De vez en cuando, entro a éste espacio simplemente para saber que está ahí, que no se ha movido a ningún lugar, pero hasta hoy no me había dado cuenta de que durante lo que va de año no he escrito ni una sola entrada. A veces entro con ganas de escribir o compartir algo, pero la verdad es que me he dejado envolver en la rutina, en los compromisos, en el trabajo, en el estilo de vida que nos lleva a millón y nos deja poco tiempo para disfrutar.

Muchas veces he entrado con la intención de borrar éste espacio, pensando en que ya ni escribo y por lo tanto nadie pasa por aquí, pero mi esposa me ha convencido de dejarlo abierto porque he invertido mucho tiempo de mi vida escribiendo pensamientos, historias y ocurrencias.

Hoy no sé qué mosca me picó, pero al entrar simplemente me dieron ganas de escribir.
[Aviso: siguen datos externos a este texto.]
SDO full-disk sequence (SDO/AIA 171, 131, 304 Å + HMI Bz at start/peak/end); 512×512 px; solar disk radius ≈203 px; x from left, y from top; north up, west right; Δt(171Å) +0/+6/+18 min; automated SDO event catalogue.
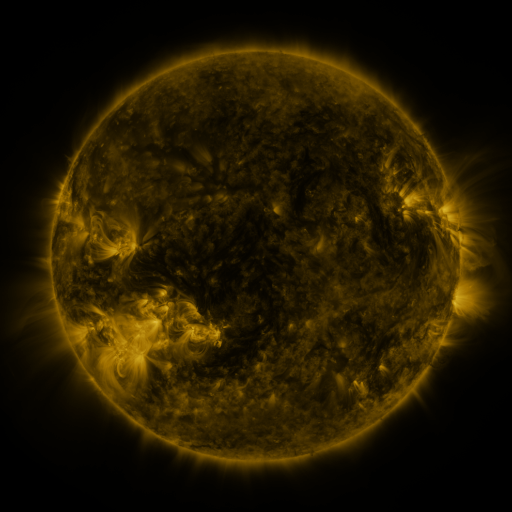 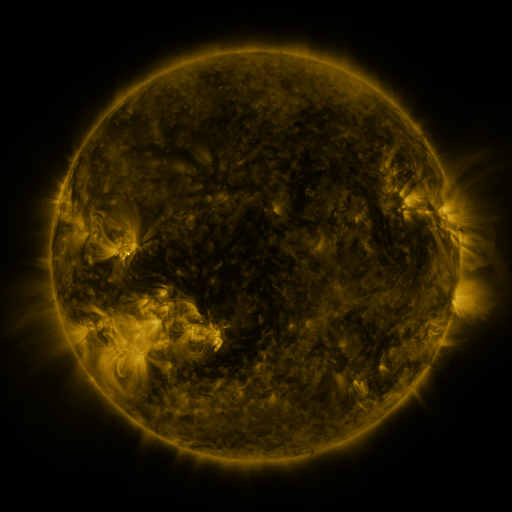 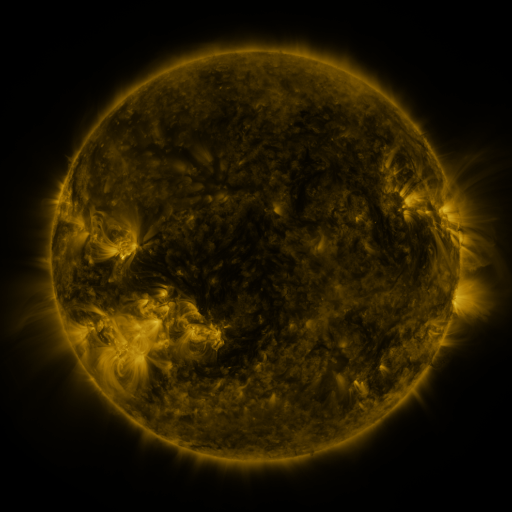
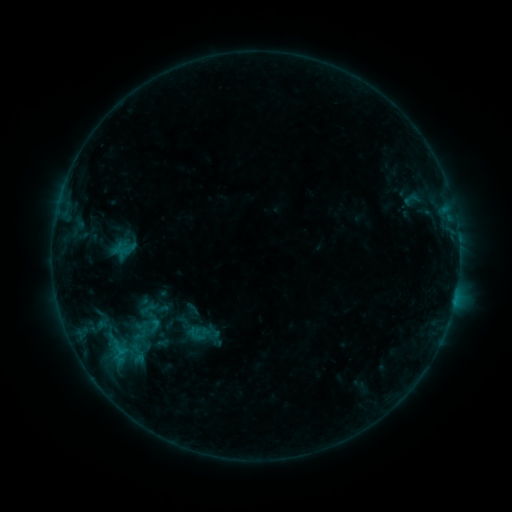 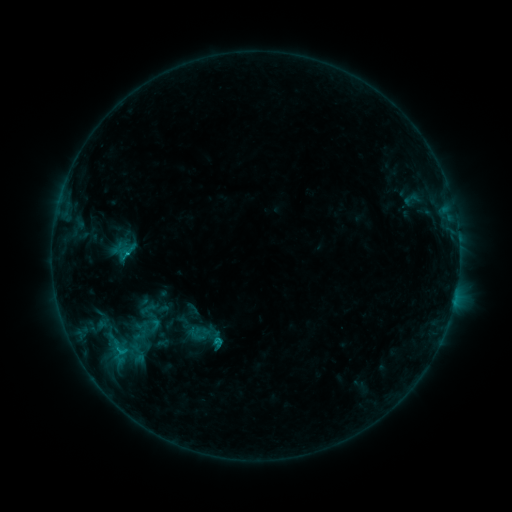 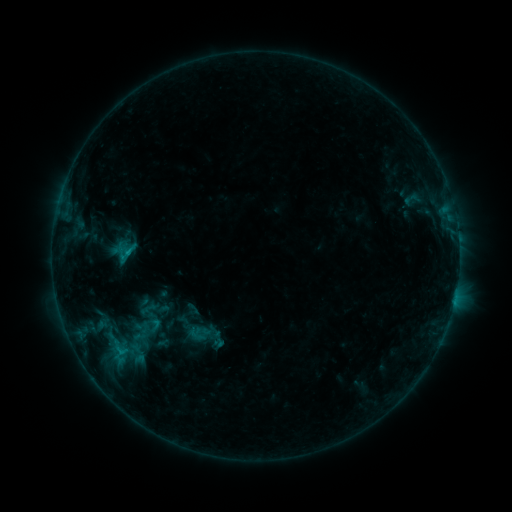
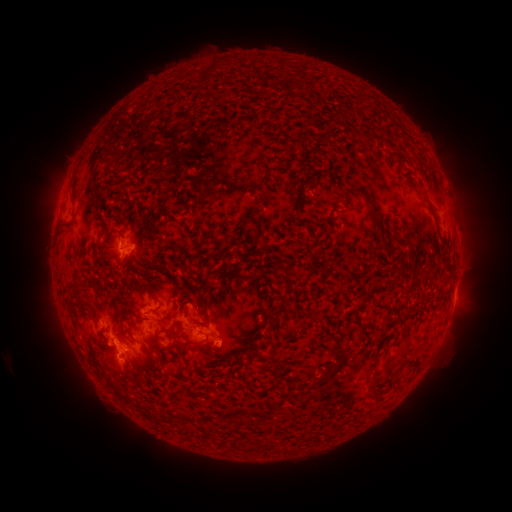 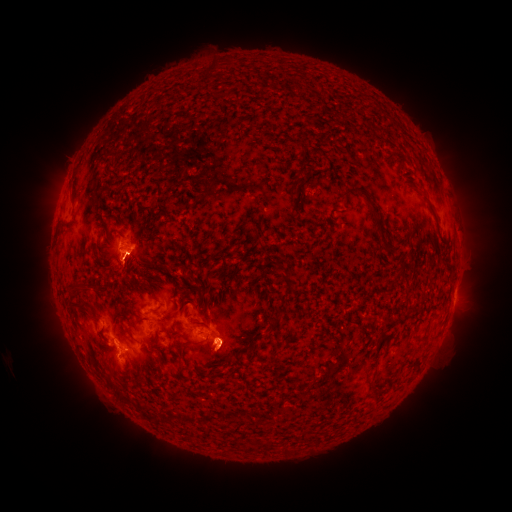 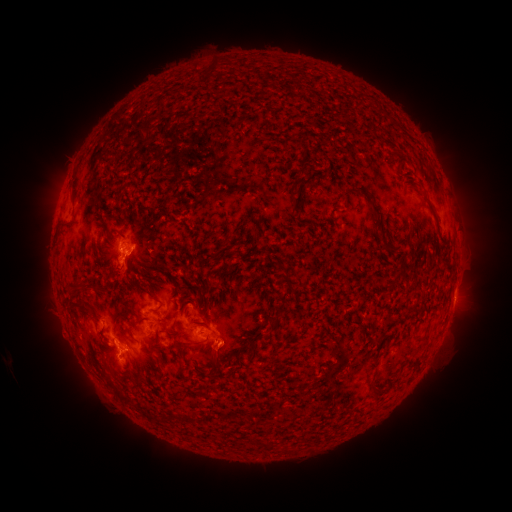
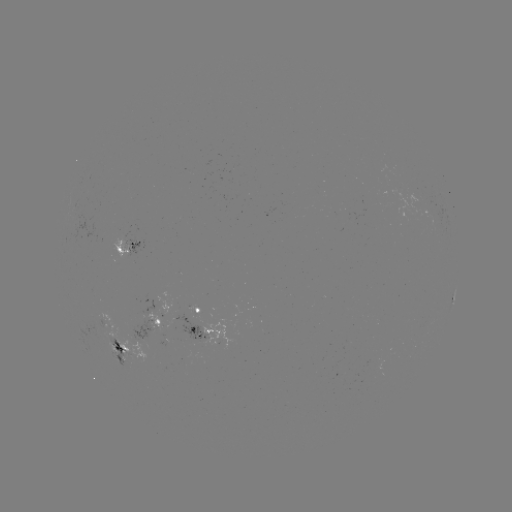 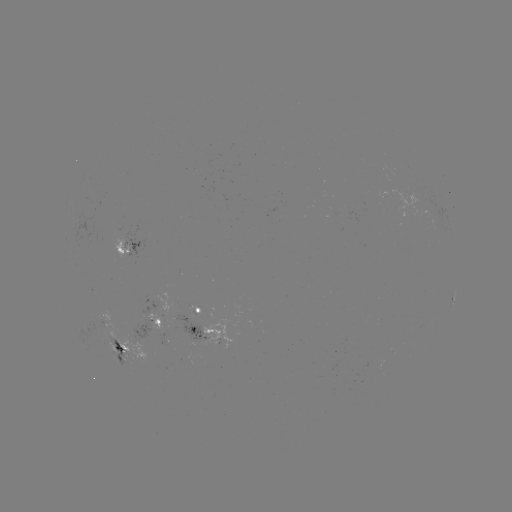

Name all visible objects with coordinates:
C1.2 flare: (127, 256)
No sé cuando escribiré otro post ni sé si habrá otro, pero hoy quise compartir lo que ha estado rondado por mi cabeza desde hace un par de días.

En éstos últimos dos años he invertido mucha energía, tiempo y esfuerzo en tratar de hacer un plan de vida para mí y mi familia, cumpliendo compromisos, tratando de mantener todo encarrilado, exigiéndome mucho para que un día pueda sentarme y disfrutar todos estos logros junto a mi familia.

Recientemente me he dado cuenta de que he perdido el enfoque. Debo seguir trabajando para mi plan de vida, pero de nada vale completarlo si no disfruto hacerlo, sino saboreo cada paso, sino me relajo, si no me detengo un día y me paro a ver el mar simplemente porque quiero, si no soy espontáneo, si no me consiento, si no consiento a mi familia, si no disfrutamos hacerlo todos juntos.

He leído un par de veces ésta frase, y hasta hoy no capto el significado, no recuerdo muy bien como dice pero en esencia lo que quiere dejar dicho es lo siguiente: “La vida es lo que pasa mientras estás ocupado haciendo otros planes”. Hoy quiero vivir más la vida, no es sencillo debido a que debo de dar un pequeño giro a mi actitud y a mi vida, pero es un objetivo a corto plazo que me voy a trazar.

Hoy quise despertar éste espacio de éste gran letargo simplemente para compartir esto con ustedes, si es que todavía queda alguien rodando por ahí.

¿Cuándo la vida se volvió tan complicada?

Este fin de semana que recién termina, fue bastante ajetreado para mí. Como fue fin de semana de cobro, me tocó ir a los diferentes bancos y proveedores de servicios a pagar deudas y responsabilidades, ir de compras, hacer diligencias, priorizar cosas y tomar decisiones económicas. Todas estas cosas se sumaron a varias situaciones personales que tengo que resolver ya que me están afectando.

Al terminar el domingo, sin poder más y hablando con mi esposa solté la pregunta: ¿Cuándo la vida se volvió tan complicada?. La pregunta me surgió pensando en que hace apenas 10 años la vida era mucho más sencilla, la preocupación de aquel entonces era solamente qué carrera estudiar y qué universidad escoger. Hoy todo es responsabilidades, y lo más difícil es tomar las decisiones, pues estas pueden afectar tu futuro inmediato y el de tu familia.

Mi esposa me mira a los ojos y me responde con otra pregunta: ¿Cuándo la vida se volvió tan hermosa?. Su pregunta era para responderme que a pesar de las complicaciones de la vida somos una pareja unida con un hermoso niño, somos jóvenes profesionales con buenos trabajos y con todo el mundo por delante. A nuestra corta edad, estamos logrando cosas que quizás nuestros padres tardaron 10 o 15 años en conseguir.

La verdad es que las mujeres siempre se las traen, son el lado dulce equilibran la vida de responsabilidades que llevamos. Con un simple beso, una mirada, una caricia, con el más mínimo detalle hacen que todo eso y mucho más valga la pena.